Task: Leaving nothing out, set down all the data exactly.

Task input:

+ + + + + + +

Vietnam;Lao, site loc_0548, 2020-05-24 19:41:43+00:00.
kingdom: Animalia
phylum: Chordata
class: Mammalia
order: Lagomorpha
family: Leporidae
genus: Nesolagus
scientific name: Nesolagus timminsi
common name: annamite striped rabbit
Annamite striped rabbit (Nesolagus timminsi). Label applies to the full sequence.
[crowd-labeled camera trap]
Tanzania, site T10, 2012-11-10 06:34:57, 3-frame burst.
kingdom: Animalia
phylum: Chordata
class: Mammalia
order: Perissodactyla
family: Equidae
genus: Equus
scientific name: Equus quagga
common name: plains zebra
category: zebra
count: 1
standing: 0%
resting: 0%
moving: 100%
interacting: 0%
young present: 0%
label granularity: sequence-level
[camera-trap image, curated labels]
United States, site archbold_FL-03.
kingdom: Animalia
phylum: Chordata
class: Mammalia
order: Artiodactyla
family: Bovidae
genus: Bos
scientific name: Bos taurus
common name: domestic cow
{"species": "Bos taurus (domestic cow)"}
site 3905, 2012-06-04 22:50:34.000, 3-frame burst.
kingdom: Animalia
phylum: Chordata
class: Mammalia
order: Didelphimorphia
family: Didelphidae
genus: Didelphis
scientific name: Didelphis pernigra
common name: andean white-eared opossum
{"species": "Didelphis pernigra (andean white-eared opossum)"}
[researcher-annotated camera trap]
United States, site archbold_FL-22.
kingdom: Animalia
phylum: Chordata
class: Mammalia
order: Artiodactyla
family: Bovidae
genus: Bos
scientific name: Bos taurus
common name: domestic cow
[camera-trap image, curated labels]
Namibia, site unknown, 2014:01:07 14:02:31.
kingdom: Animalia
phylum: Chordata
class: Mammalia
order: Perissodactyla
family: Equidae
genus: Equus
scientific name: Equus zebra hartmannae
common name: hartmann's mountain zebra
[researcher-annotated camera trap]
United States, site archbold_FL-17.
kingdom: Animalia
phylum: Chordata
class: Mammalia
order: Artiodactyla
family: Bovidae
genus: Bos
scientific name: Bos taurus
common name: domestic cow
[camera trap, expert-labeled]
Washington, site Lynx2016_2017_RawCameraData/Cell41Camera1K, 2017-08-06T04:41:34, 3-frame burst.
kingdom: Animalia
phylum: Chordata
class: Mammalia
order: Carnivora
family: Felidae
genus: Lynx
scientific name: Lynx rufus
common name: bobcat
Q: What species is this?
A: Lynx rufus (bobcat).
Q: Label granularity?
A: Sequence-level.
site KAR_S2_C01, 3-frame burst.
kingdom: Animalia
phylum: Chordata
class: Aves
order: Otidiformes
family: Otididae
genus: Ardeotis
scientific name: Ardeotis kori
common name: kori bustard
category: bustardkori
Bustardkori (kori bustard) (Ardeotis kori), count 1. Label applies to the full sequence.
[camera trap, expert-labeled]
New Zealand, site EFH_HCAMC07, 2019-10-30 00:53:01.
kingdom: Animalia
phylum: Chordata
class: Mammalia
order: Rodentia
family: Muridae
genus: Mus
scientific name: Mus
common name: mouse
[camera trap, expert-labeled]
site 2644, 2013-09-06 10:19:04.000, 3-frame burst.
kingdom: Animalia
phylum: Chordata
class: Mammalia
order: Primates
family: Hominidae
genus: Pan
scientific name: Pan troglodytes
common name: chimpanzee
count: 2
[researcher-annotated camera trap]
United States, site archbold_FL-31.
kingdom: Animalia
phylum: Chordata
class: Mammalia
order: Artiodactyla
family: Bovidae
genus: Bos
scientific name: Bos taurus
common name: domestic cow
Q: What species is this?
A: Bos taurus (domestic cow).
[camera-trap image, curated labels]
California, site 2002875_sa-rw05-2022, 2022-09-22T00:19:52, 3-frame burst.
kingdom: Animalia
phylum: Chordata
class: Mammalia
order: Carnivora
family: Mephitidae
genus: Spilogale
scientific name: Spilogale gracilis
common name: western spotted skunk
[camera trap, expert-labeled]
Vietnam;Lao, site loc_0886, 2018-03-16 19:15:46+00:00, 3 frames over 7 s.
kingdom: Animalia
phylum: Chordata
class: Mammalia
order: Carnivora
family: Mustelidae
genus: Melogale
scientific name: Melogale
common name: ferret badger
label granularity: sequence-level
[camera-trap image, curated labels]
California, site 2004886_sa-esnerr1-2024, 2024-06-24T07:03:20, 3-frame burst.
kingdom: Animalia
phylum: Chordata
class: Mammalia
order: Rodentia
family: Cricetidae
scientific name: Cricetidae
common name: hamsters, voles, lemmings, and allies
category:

+ + + + + + +

Answer to this problem:
Vietnam;Lao, site loc_0548, 2020-05-24 19:41:43+00:00.
kingdom: Animalia
phylum: Chordata
class: Mammalia
order: Lagomorpha
family: Leporidae
genus: Nesolagus
scientific name: Nesolagus timminsi
common name: annamite striped rabbit
Annamite striped rabbit (Nesolagus timminsi). Label applies to the full sequence.
[crowd-labeled camera trap]
Tanzania, site T10, 2012-11-10 06:34:57, 3-frame burst.
kingdom: Animalia
phylum: Chordata
class: Mammalia
order: Perissodactyla
family: Equidae
genus: Equus
scientific name: Equus quagga
common name: plains zebra
category: zebra
count: 1
standing: 0%
resting: 0%
moving: 100%
interacting: 0%
young present: 0%
label granularity: sequence-level
[camera-trap image, curated labels]
United States, site archbold_FL-03.
kingdom: Animalia
phylum: Chordata
class: Mammalia
order: Artiodactyla
family: Bovidae
genus: Bos
scientific name: Bos taurus
common name: domestic cow
{"species": "Bos taurus (domestic cow)"}
site 3905, 2012-06-04 22:50:34.000, 3-frame burst.
kingdom: Animalia
phylum: Chordata
class: Mammalia
order: Didelphimorphia
family: Didelphidae
genus: Didelphis
scientific name: Didelphis pernigra
common name: andean white-eared opossum
{"species": "Didelphis pernigra (andean white-eared opossum)"}
[researcher-annotated camera trap]
United States, site archbold_FL-22.
kingdom: Animalia
phylum: Chordata
class: Mammalia
order: Artiodactyla
family: Bovidae
genus: Bos
scientific name: Bos taurus
common name: domestic cow
[camera-trap image, curated labels]
Namibia, site unknown, 2014:01:07 14:02:31.
kingdom: Animalia
phylum: Chordata
class: Mammalia
order: Perissodactyla
family: Equidae
genus: Equus
scientific name: Equus zebra hartmannae
common name: hartmann's mountain zebra
[researcher-annotated camera trap]
United States, site archbold_FL-17.
kingdom: Animalia
phylum: Chordata
class: Mammalia
order: Artiodactyla
family: Bovidae
genus: Bos
scientific name: Bos taurus
common name: domestic cow
[camera trap, expert-labeled]
Washington, site Lynx2016_2017_RawCameraData/Cell41Camera1K, 2017-08-06T04:41:34, 3-frame burst.
kingdom: Animalia
phylum: Chordata
class: Mammalia
order: Carnivora
family: Felidae
genus: Lynx
scientific name: Lynx rufus
common name: bobcat
Q: What species is this?
A: Lynx rufus (bobcat).
Q: Label granularity?
A: Sequence-level.
site KAR_S2_C01, 3-frame burst.
kingdom: Animalia
phylum: Chordata
class: Aves
order: Otidiformes
family: Otididae
genus: Ardeotis
scientific name: Ardeotis kori
common name: kori bustard
category: bustardkori
Bustardkori (kori bustard) (Ardeotis kori), count 1. Label applies to the full sequence.
[camera trap, expert-labeled]
New Zealand, site EFH_HCAMC07, 2019-10-30 00:53:01.
kingdom: Animalia
phylum: Chordata
class: Mammalia
order: Rodentia
family: Muridae
genus: Mus
scientific name: Mus
common name: mouse
[camera trap, expert-labeled]
site 2644, 2013-09-06 10:19:04.000, 3-frame burst.
kingdom: Animalia
phylum: Chordata
class: Mammalia
order: Primates
family: Hominidae
genus: Pan
scientific name: Pan troglodytes
common name: chimpanzee
count: 2
[researcher-annotated camera trap]
United States, site archbold_FL-31.
kingdom: Animalia
phylum: Chordata
class: Mammalia
order: Artiodactyla
family: Bovidae
genus: Bos
scientific name: Bos taurus
common name: domestic cow
Q: What species is this?
A: Bos taurus (domestic cow).
[camera-trap image, curated labels]
California, site 2002875_sa-rw05-2022, 2022-09-22T00:19:52, 3-frame burst.
kingdom: Animalia
phylum: Chordata
class: Mammalia
order: Carnivora
family: Mephitidae
genus: Spilogale
scientific name: Spilogale gracilis
common name: western spotted skunk
[camera trap, expert-labeled]
Vietnam;Lao, site loc_0886, 2018-03-16 19:15:46+00:00, 3 frames over 7 s.
kingdom: Animalia
phylum: Chordata
class: Mammalia
order: Carnivora
family: Mustelidae
genus: Melogale
scientific name: Melogale
common name: ferret badger
label granularity: sequence-level
[camera-trap image, curated labels]
California, site 2004886_sa-esnerr1-2024, 2024-06-24T07:03:20, 3-frame burst.
kingdom: Animalia
phylum: Chordata
class: Mammalia
order: Rodentia
family: Cricetidae
scientific name: Cricetidae
common name: hamsters, voles, lemmings, and allies
category:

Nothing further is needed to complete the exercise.